◆ **What the task asks**:
According to the essay below, on what date did the writer get the message saying the friend had died?

── Text segment

On Saturday October 1,2011 I received a text from a good friend of three years that read:

“ I really like you, I want to get to know you more and possibly pursue a relationship.”

We talked to each other often and saw each other throughout the week while at work or just on campus. I read this message and was surprised by it because this entire time I had no clue that he had felt this way, I needed time to think about how I wanted to respond to that because I had never really thought about it and I didn’t want to ruin a good friendship if things didn’t work out. Sunday passed, Monday passed, and on Tuesday October 4, 2011, I received a text message from my cousin that my friend suddenly died playing basketball at the campus recreation center. I thought “ No way, he just wrote me the other day and I saw him driving around campus in the security van. I went onto his facebook and saw all the wall post ‘R.I.P’ was plastered on his wall over and over again. Immediately my heart sunk to the floor, so many things ran through my head “How did he die?” “He was so young” “I never got to respond to him”.

That night as I tossed and turned in my bed I wrote him back, I knew he would never see it but I wrote him back to tell him exactly how I felt and I never really knew how much I cared about him until he wasn’t around anymore. During the first week after he passed I was a complete emotional wreck. It was hard going to work because that was the last place I saw him in person, and every time a campus security car rides into the parking lot near my job, I longed for him to step out of it and walk across the lot and into my office with a smile on his face.

He had such a kind spirit, he left a great impression with all those he came in contact with. I remember a particular post written about him that will stick with me forever “He was taken away from us by the very thing we all loved him for- an enlarged heart.”  He had such a great impact on my life and even though only for a short while I am glad to have known him, call him a friend and to have shared the memories that we did. There will never be a day that goes by that I won’t think of him.

I shared this particular story to encourage you not to wait until someone is gone before you express how you feel about them or what you think about them. If someone is a great friend, tell them. If you love someone, tell them. If you think someone is a great role model, tell them. If you think your parents are amazing, tell them. There is nothing wrong with being honest about what you feel. Don’t take advantage of the fact that someone is here and you have time to tell them this or that. Tell them right now, while they can still smell the roses.

────
── Records provided

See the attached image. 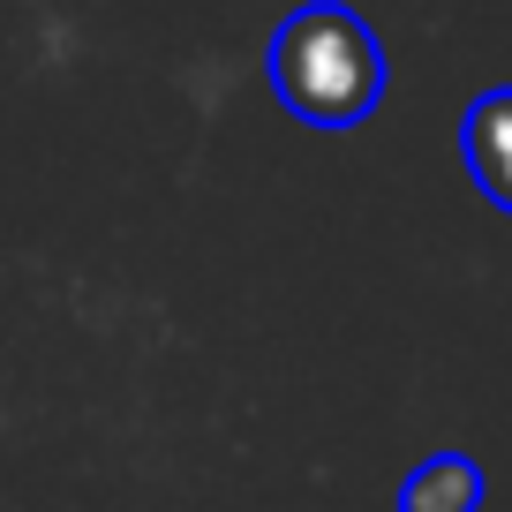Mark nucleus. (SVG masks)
Masks as SVG:
<instances>
[{"instance_id": "obj_1", "label": "nucleus", "mask_w": 512, "mask_h": 512, "mask_svg": "<svg viewBox=\"0 0 512 512\" xmlns=\"http://www.w3.org/2000/svg\"><path fill=\"white\" fill-rule=\"evenodd\" d=\"M272 91L309 128H354L384 98V46L347 0H309L272 38Z\"/></svg>"}, {"instance_id": "obj_2", "label": "nucleus", "mask_w": 512, "mask_h": 512, "mask_svg": "<svg viewBox=\"0 0 512 512\" xmlns=\"http://www.w3.org/2000/svg\"><path fill=\"white\" fill-rule=\"evenodd\" d=\"M460 151H467L475 189L490 196L497 211H512V83L482 91L475 106L460 113Z\"/></svg>"}, {"instance_id": "obj_3", "label": "nucleus", "mask_w": 512, "mask_h": 512, "mask_svg": "<svg viewBox=\"0 0 512 512\" xmlns=\"http://www.w3.org/2000/svg\"><path fill=\"white\" fill-rule=\"evenodd\" d=\"M482 497H490V482L467 452H430L400 482V512H482Z\"/></svg>"}]
</instances>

────

◆ **Response**:
Tuesday, October 4, 2011.